> _The problem_
Only one stretch of the listing below is wanted: every line from the first to the line containing "family: Cricetidae", set down exactly.

┌────────

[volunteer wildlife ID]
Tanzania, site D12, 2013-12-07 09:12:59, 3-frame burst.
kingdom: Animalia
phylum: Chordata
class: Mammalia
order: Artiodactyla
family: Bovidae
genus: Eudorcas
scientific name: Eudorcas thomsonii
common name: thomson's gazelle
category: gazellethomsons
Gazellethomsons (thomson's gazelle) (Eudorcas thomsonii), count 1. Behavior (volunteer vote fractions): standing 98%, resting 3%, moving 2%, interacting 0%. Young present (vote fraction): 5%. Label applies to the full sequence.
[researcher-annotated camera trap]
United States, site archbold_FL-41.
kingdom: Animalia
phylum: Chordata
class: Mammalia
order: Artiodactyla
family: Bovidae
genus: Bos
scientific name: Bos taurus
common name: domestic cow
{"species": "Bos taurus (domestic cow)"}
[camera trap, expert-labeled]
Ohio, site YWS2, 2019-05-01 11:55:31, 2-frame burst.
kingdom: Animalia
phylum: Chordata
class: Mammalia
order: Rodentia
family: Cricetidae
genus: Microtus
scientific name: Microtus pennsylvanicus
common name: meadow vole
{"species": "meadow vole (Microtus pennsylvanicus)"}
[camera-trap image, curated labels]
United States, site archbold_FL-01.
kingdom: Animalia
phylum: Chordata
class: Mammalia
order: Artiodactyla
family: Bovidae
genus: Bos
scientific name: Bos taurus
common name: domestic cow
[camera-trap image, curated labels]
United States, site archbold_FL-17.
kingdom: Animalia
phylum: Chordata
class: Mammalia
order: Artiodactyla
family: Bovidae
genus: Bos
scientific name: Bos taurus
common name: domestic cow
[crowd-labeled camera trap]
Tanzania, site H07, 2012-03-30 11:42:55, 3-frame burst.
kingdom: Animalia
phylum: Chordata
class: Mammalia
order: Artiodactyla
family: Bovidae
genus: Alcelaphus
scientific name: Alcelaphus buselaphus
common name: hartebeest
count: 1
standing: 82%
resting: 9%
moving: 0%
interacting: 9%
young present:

└────────

> _Response for this exercise_
[volunteer wildlife ID]
Tanzania, site D12, 2013-12-07 09:12:59, 3-frame burst.
kingdom: Animalia
phylum: Chordata
class: Mammalia
order: Artiodactyla
family: Bovidae
genus: Eudorcas
scientific name: Eudorcas thomsonii
common name: thomson's gazelle
category: gazellethomsons
Gazellethomsons (thomson's gazelle) (Eudorcas thomsonii), count 1. Behavior (volunteer vote fractions): standing 98%, resting 3%, moving 2%, interacting 0%. Young present (vote fraction): 5%. Label applies to the full sequence.
[researcher-annotated camera trap]
United States, site archbold_FL-41.
kingdom: Animalia
phylum: Chordata
class: Mammalia
order: Artiodactyla
family: Bovidae
genus: Bos
scientific name: Bos taurus
common name: domestic cow
{"species": "Bos taurus (domestic cow)"}
[camera trap, expert-labeled]
Ohio, site YWS2, 2019-05-01 11:55:31, 2-frame burst.
kingdom: Animalia
phylum: Chordata
class: Mammalia
order: Rodentia
family: Cricetidae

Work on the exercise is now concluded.